‘Grey’s’ gets girls looking to be doctors
Summary:
Call it the “Grey’s Anatomy” effect. “Doctor” is the leading career choice of today’s teen girls, according to a recent poll by Junior Achievement Worldwide and Verizon.Of 1,500 students ages 13 to 19, the proportion of girls who cited doctor as their ideal job was 10 percent – up from 8.3 percent in 2004, when the girls’ top response was “businesswoman.”
This year, business ranks third among girls; teacher is second. Boys’ top career choices are businessman, 14 percent; pro athlete, 9.4 percent; and computer field, 7.8 percent.
Darrell Luzzo, senior vice president of education for JA Worldwide, attributes girls’ piqued interest in medicine to “Grey’s Anatomy.”
“We saw a similar effect in 2004 when ‘The Apprentice’ was very popular during its first season,” Luzzo said. “It was the only year that businessperson was the top career choice of girls.”
Doug Coffman, medical director of the emergency department at St. Anthony Hospital in Oklahoma City, can’t say whether it’s the “Grey’s Anatomy” effect. But he has seen more women wanting to go into emergency medicine since the TV show has been on the air.
Through shift work in the emergency department, women are finding they’re able to balance a career in medicine and still have families, he said. Women, he said, also bring an intrinsic compassion to their work.
Grace Strickland, a senior at Christian Heritage Academy in Del City, Okla., is considering a career as a doctor, after shadowing in the emergency department at St. Anthony.
“I used to be so afraid to watch ‘E.R.,’ ” she said. But through job shadowing, Strickland has found she likes medicine, relating to patients and helping them with symptoms.
One of Strickland’s best friends also is thinking about becoming a doctor.
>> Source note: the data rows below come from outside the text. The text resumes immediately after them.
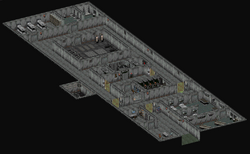 Fo2 Sierra Army Depot Living Quarters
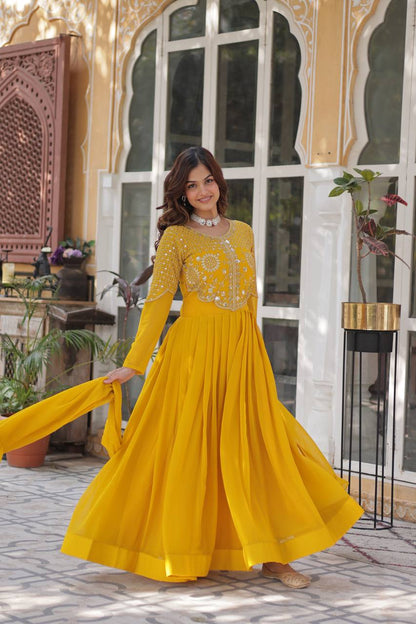RB Designer Gown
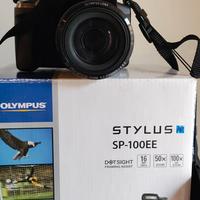 Olympus SP 100EE
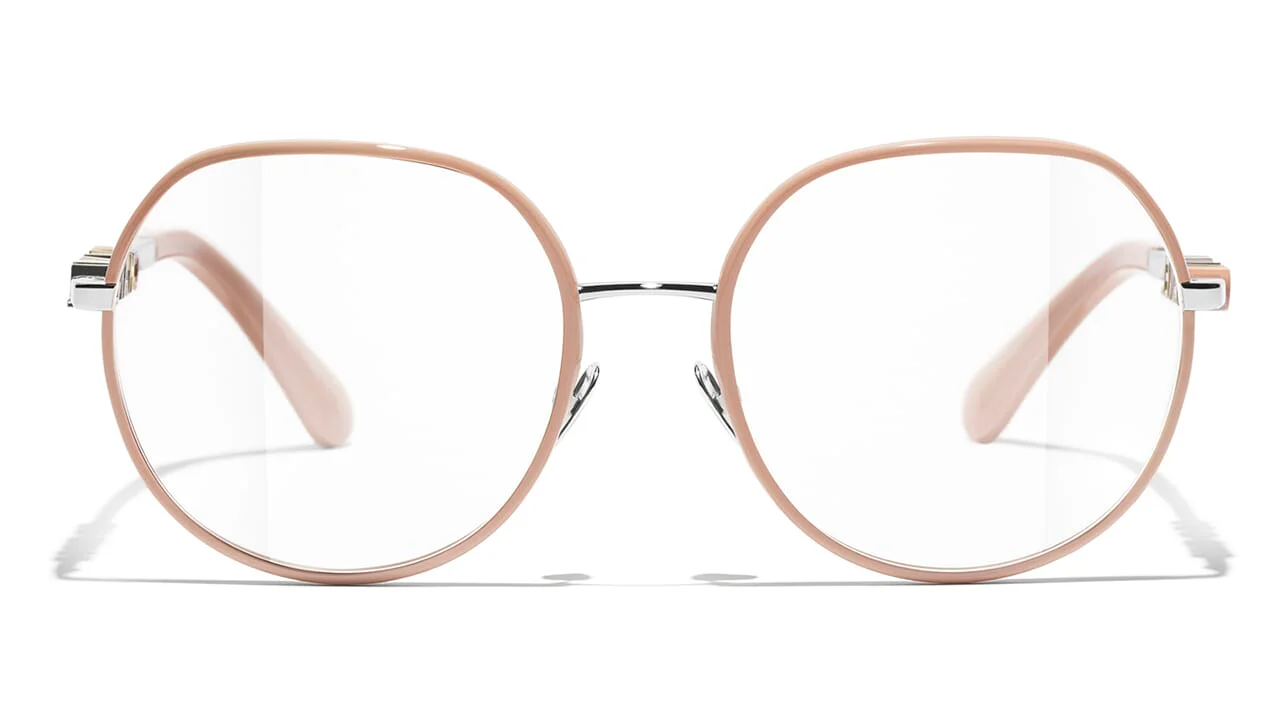 CHANEL 2213 C261 Glasses - Image 2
Two others want to be a pharmacist and physical therapist.
Stacie Pennington, a community specialist in nursing education at Integris-Health, applauds her friends’ varied interests.
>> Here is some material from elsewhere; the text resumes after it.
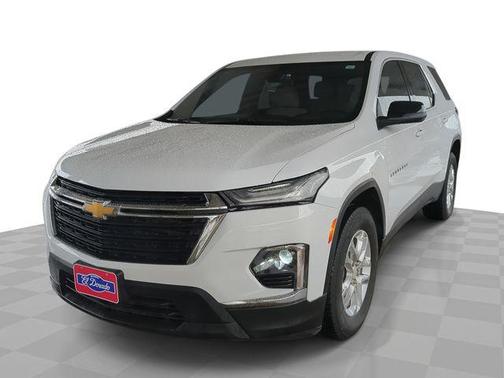2024 Chevrolet Traverse LS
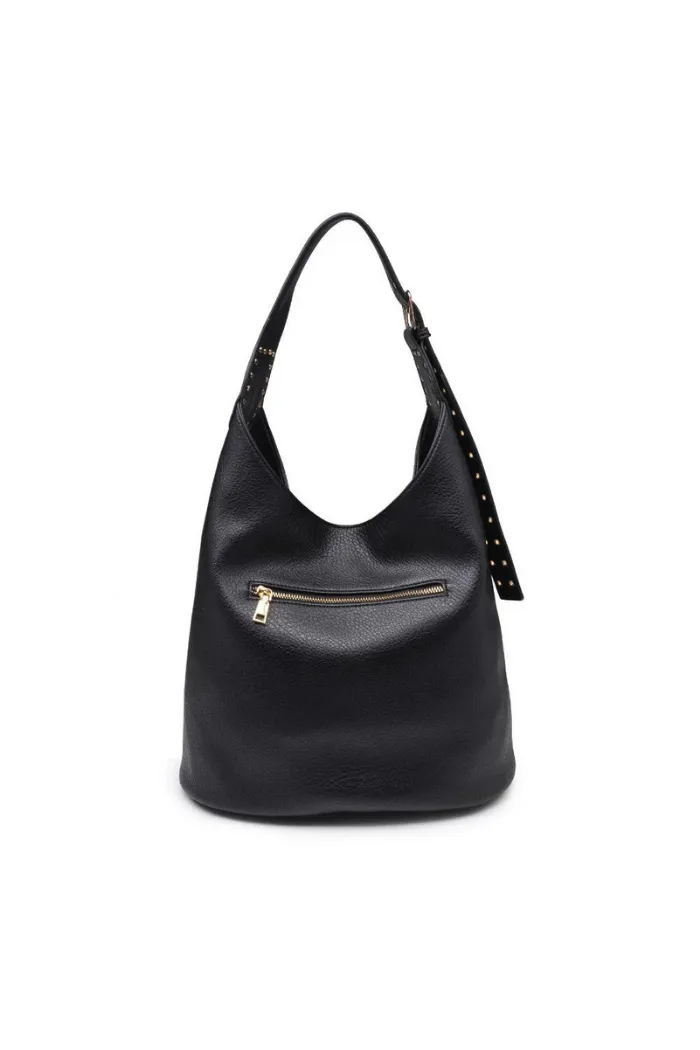 Jacqueline Hobo - Black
“A lot of students come in aspiring to be neurosurgeons or pediatricians. But when they hear about nurses and other health-care professionals, and see what they do, many change their minds,” Pennington said. “They realize (nurses and allied health professionals) are really the ones who spend the most time at patients’ bedsides.”
At the University of Oklahoma College of Medicine, more and more women are applying and being accepted, said James Schmidt, associate dean of student affairs. Forty-one percent of this year’s first-year class of 162 are female.
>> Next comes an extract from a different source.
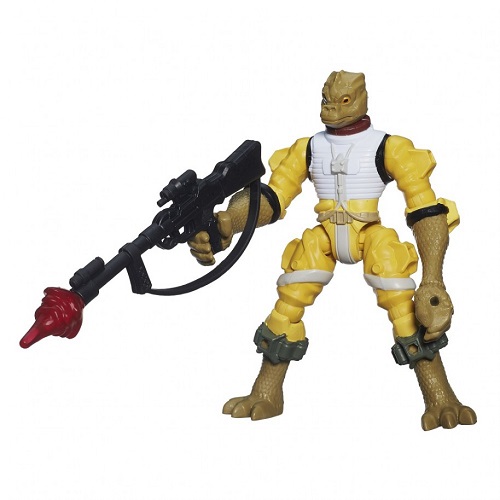 Figura Star Wars Hero Mashers Bossk -Hasbro-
And an increasing number of female patients are asking for female obstetricians/gynecologists.
Chelsea Gilbertson, a third-year student at the Oklahoma State University College of Osteopathic Medicine, has wanted to be a doctor since she was a girl. After her rotation at St. Anthony, she’s decided on emergency medicine.
“I love the diversity of it, and the challenge of having to know about everything,” Gilbertson said. Working a shift on a recent Sunday, Gilbertson called home to ask her husband to tape a TV show – not “Grey’s Anatomy,” but “Desperate Housewives.”
“It’s so random ... so crazy,” she said. “It just sucks me in.”